### Text provided
((

This story is the sixth part of a series about the conflict over solar power in rural Midwestern communities, reported in partnership with ABC News.
WILLIAMSPORT, Ohio—Local opponents have succeeded in killing plans for a solar array in rural Ohio that now becomes one of the largest renewable energy projects in the country canceled because of resistance from nearby residents and their elected leaders.
Mark Schein, a farmer whose land near Williamsport would have hosted part of the project, learned of the change of plans in a brief phone call with the developer, EDF Renewables. The company decided to withdraw its proposal to build the 400-megawatt Chipmunk Solar project in the face of a grassroots campaign and in light of state regulators’ recent rejections of projects that have local opposition.
Chipmunk will be the second-largest solar array in the United States to have been submitted for regulatory approval and then withdrawn because of local opposition in at least two years. The largest was Battle Born Solar, an 850-megawatt project in Nevada that was canceled by its developer last year, according to a database maintained by the research firm Wood Mackenzie.
“I’m disappointed, and there are a couple people here in the community I don’t think I’ll speak to for the rest of my life,” Schein said, referring to neighbors who sunk the project.
EDF confirmed its plans in a filing Thursday afternoon with the Ohio Power Siting Board and in a letter to the Pickaway County government.

))

### Data segment
((

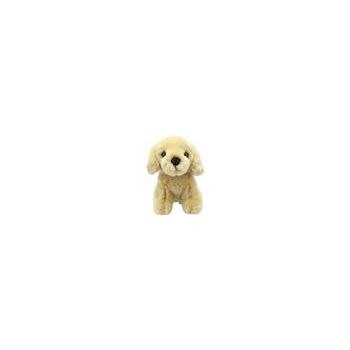 Petite peluche - Chien labrador 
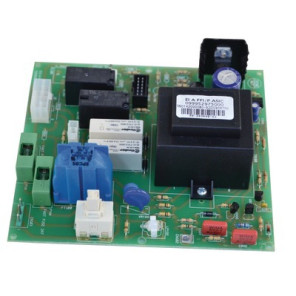 Scheda elettronica alimentazione ei a-mffi/p- CHAFFOTEAUX - 952975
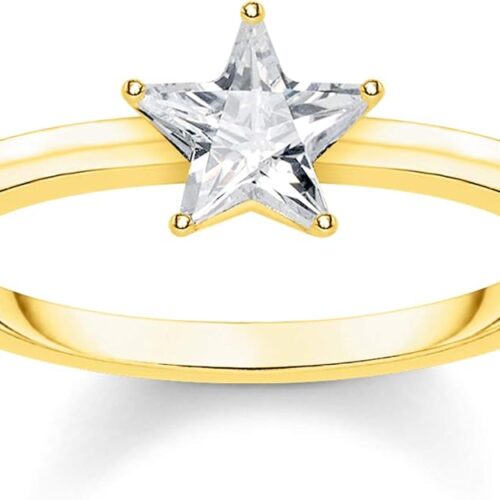 Thomas Sabo Ring TR2270-414-14 Weite 52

))

### Instructions
1) In one to three sentences, explain why EDF Renewables withdrew its proposal for the Chipmunk Solar project, according to the Ohio solar article.
2) Please retype the part of the Ohio solar article starting with "WILLIAMSPORT, Ohio—Local opponents" and going on through "have local opposition.".
The listing comes from a separate source.

### Answers to each task
1) EDF Renewables withdrew the 400-megawatt Chipmunk Solar proposal because it faced a grassroots campaign against the project. The company also weighed state regulators' recent rejections of projects that have local opposition.

2)
WILLIAMSPORT, Ohio—Local opponents have succeeded in killing plans for a solar array in rural Ohio that now becomes one of the largest renewable energy projects in the country canceled because of resistance from nearby residents and their elected leaders.
Mark Schein, a farmer whose land near Williamsport would have hosted part of the project, learned of the change of plans in a brief phone call with the developer, EDF Renewables. The company decided to withdraw its proposal to build the 400-megawatt Chipmunk Solar project in the face of a grassroots campaign and in light of state regulators’ recent rejections of projects that have local opposition.